Endovascular repair for AAD certainly is not possible for every patient. In an attempt to define which patients are best suited for endovascular treatment, we divided the ascending aorta into 3 sections. If the entry tear is located in the distal third of the ascending aorta, a branched endograft or hybrid or fenestration procedure is necessary to maintain perfusion to the brachial cephalic vessels (22). Entry tears located in the middle third of the ascending aorta are ideal cases for tube stent-graft repair (7,23). Entry tears in the proximal third of the ascending aorta do not offer a suitable proximal landing zone for the endograft in most cases (21).

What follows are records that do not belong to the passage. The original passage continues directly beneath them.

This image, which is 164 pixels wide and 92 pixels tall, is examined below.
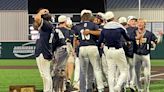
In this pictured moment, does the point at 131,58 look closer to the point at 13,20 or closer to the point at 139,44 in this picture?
the point at 139,44

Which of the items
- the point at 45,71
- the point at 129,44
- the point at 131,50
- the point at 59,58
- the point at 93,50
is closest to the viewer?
the point at 45,71

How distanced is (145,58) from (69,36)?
2.78 meters

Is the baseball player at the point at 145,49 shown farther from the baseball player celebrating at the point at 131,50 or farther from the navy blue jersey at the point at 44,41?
the navy blue jersey at the point at 44,41

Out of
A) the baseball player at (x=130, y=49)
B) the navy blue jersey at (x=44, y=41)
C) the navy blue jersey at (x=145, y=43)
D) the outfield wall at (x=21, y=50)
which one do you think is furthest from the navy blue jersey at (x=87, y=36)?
→ the outfield wall at (x=21, y=50)

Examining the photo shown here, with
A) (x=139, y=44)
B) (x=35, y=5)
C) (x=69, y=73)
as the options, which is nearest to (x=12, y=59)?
(x=35, y=5)

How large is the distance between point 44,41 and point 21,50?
86.0ft

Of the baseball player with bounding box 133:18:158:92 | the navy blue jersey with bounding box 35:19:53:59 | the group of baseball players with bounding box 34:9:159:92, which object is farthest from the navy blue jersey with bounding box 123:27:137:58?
the navy blue jersey with bounding box 35:19:53:59

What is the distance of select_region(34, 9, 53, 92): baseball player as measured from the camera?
12891 millimetres

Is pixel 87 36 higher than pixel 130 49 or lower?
higher

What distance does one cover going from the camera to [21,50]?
39.0 m

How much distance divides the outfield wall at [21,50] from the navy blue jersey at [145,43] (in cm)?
2436

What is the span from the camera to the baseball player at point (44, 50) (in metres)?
12.9

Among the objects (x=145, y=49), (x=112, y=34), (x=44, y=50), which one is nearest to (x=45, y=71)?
(x=44, y=50)

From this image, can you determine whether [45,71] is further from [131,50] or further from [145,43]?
[131,50]
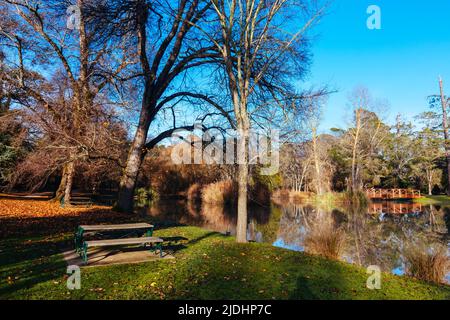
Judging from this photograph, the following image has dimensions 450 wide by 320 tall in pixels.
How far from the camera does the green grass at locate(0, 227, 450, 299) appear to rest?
409 centimetres

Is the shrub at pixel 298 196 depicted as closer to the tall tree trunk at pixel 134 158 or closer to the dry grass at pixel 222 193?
the dry grass at pixel 222 193

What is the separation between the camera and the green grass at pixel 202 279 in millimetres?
4090

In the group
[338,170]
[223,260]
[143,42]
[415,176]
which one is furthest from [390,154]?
[223,260]

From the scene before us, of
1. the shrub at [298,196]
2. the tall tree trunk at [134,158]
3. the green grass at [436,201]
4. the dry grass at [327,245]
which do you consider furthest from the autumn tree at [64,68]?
the green grass at [436,201]

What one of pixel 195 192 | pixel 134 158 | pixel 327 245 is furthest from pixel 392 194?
pixel 134 158

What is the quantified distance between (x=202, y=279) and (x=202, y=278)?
2.2 inches

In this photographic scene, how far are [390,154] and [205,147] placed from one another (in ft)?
108

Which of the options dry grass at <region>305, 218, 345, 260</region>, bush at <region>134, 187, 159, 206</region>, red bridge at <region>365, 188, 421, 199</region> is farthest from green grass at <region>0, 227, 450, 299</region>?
red bridge at <region>365, 188, 421, 199</region>

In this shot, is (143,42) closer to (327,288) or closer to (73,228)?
(73,228)

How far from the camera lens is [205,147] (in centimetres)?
1283

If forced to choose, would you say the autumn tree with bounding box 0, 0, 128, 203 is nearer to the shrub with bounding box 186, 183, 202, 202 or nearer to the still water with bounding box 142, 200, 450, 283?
the still water with bounding box 142, 200, 450, 283
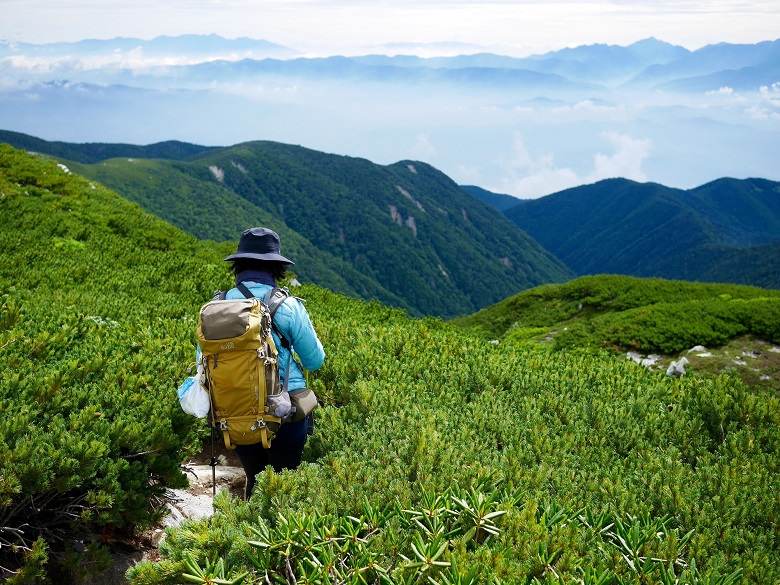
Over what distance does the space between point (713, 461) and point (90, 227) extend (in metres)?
17.9

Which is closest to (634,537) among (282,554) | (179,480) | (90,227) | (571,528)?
(571,528)

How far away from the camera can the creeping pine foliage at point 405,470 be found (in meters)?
4.18

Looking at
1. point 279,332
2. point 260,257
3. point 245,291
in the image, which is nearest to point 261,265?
point 260,257

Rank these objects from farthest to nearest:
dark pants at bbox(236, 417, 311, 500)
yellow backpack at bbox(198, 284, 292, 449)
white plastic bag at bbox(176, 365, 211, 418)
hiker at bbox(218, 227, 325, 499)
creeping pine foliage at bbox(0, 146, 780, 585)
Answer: dark pants at bbox(236, 417, 311, 500) < hiker at bbox(218, 227, 325, 499) < white plastic bag at bbox(176, 365, 211, 418) < yellow backpack at bbox(198, 284, 292, 449) < creeping pine foliage at bbox(0, 146, 780, 585)

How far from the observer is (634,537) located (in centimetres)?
444

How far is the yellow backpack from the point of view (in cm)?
506

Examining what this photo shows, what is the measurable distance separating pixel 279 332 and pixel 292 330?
13cm

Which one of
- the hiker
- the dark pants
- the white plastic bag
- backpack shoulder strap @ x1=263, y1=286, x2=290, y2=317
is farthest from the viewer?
the dark pants

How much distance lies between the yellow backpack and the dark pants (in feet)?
1.35

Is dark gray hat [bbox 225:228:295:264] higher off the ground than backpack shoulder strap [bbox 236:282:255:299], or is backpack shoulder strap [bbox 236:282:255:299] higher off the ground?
dark gray hat [bbox 225:228:295:264]

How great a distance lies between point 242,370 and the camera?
518cm

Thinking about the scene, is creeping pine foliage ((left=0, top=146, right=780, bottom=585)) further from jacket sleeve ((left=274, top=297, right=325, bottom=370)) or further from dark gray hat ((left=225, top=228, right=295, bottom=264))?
dark gray hat ((left=225, top=228, right=295, bottom=264))

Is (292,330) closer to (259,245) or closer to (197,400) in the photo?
(259,245)

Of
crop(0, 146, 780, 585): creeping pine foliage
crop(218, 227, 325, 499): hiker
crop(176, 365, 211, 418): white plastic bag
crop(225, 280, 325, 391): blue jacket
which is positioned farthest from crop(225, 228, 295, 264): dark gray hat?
crop(0, 146, 780, 585): creeping pine foliage
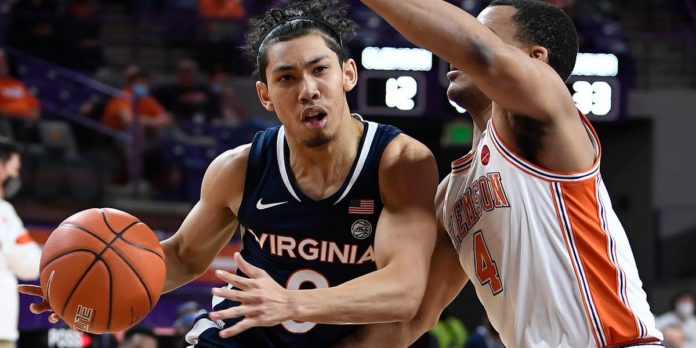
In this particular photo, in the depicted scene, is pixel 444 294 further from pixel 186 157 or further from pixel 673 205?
pixel 673 205

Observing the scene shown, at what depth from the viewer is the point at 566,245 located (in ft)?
11.6

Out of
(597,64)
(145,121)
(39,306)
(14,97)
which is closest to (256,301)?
(39,306)

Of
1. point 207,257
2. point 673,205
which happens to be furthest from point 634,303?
point 673,205

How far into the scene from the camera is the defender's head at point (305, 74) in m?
3.80

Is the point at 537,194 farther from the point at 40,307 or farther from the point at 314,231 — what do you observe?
the point at 40,307

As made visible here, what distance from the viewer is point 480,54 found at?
3346mm

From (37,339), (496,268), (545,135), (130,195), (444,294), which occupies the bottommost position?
(37,339)

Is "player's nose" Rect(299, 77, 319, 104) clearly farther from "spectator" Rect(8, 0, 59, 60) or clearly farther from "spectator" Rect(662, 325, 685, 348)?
"spectator" Rect(8, 0, 59, 60)

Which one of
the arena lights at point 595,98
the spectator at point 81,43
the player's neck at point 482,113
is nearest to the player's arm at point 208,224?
the player's neck at point 482,113

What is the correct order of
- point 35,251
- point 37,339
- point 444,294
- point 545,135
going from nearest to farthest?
point 545,135, point 444,294, point 35,251, point 37,339

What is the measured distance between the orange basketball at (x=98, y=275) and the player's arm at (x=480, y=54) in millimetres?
1280

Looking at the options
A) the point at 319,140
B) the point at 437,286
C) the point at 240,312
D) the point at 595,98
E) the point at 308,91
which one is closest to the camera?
the point at 240,312

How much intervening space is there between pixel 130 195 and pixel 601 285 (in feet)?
24.1

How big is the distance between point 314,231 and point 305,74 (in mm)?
571
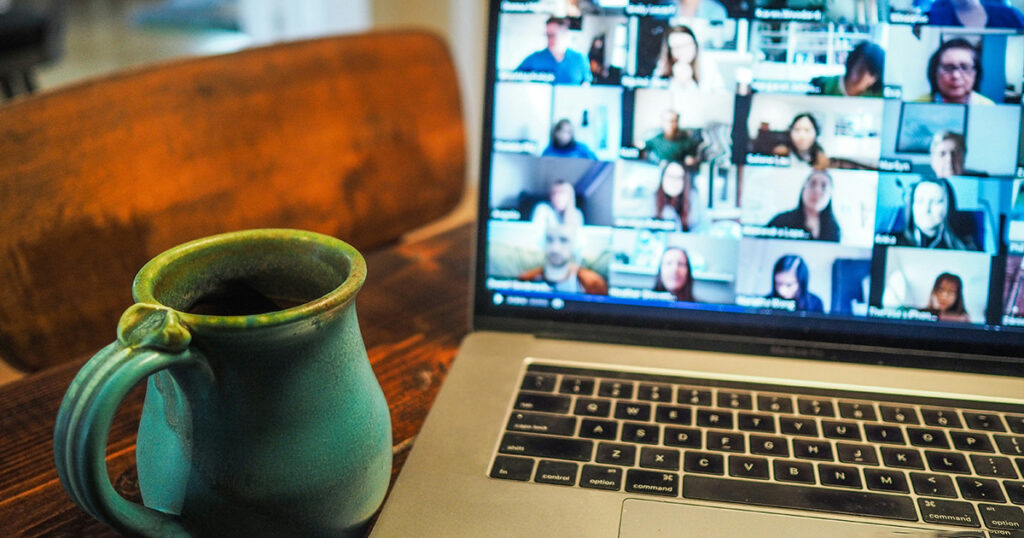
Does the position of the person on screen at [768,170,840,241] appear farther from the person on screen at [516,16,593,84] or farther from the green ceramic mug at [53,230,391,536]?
the green ceramic mug at [53,230,391,536]

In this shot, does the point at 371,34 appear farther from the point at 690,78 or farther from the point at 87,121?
the point at 690,78

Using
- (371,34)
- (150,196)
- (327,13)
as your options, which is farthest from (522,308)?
(327,13)

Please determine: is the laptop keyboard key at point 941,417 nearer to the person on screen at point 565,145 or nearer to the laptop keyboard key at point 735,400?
the laptop keyboard key at point 735,400

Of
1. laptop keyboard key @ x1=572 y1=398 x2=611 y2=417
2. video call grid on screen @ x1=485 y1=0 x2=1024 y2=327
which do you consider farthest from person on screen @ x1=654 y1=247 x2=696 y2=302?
laptop keyboard key @ x1=572 y1=398 x2=611 y2=417

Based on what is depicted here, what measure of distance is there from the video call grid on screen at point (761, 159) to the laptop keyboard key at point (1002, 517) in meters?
0.15

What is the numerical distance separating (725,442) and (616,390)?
0.08 m

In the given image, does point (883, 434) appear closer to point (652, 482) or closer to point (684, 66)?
point (652, 482)

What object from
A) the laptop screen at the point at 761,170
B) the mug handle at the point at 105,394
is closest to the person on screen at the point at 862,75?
the laptop screen at the point at 761,170

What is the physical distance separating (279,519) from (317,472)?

A variety of stent grafts have been reported as useful to repair entry tears in the ascending thoracic aorta (e.g., the 46 × 100-mm Talent or Valor graft [Medtronic] and the 40 × 100-mm CTAG graft [W. L. Gore & Associates, Inc., Flagstaff, Arizona]) and a custom-made covered stent of 46 × 85 mm (Jotec, Hechingen, Germany) (7,9,21). Endografts for the ascending aorta must be of relatively short length (100 mm or less) and larger diameter (≥46 mm diameter) (24). Metcalfe et al. (25) presented 1 case of endovascular repair of an acute AAD using an endovascular stent graft manufactured specifically for the ascending aorta. The endograft used has proximal and distal bare stent fixation. We do not recommend proximal bare stent configuration because these exposed metal fixation points could injure the aortic valve and may compromise the ability to achieve an appropriate proximal seal zone (18). Zenith TX2 extension stent grafts (Cook), with a diameter varying from 32 to 42 mm and length ranging from 77 to 81 mm, were used in this study.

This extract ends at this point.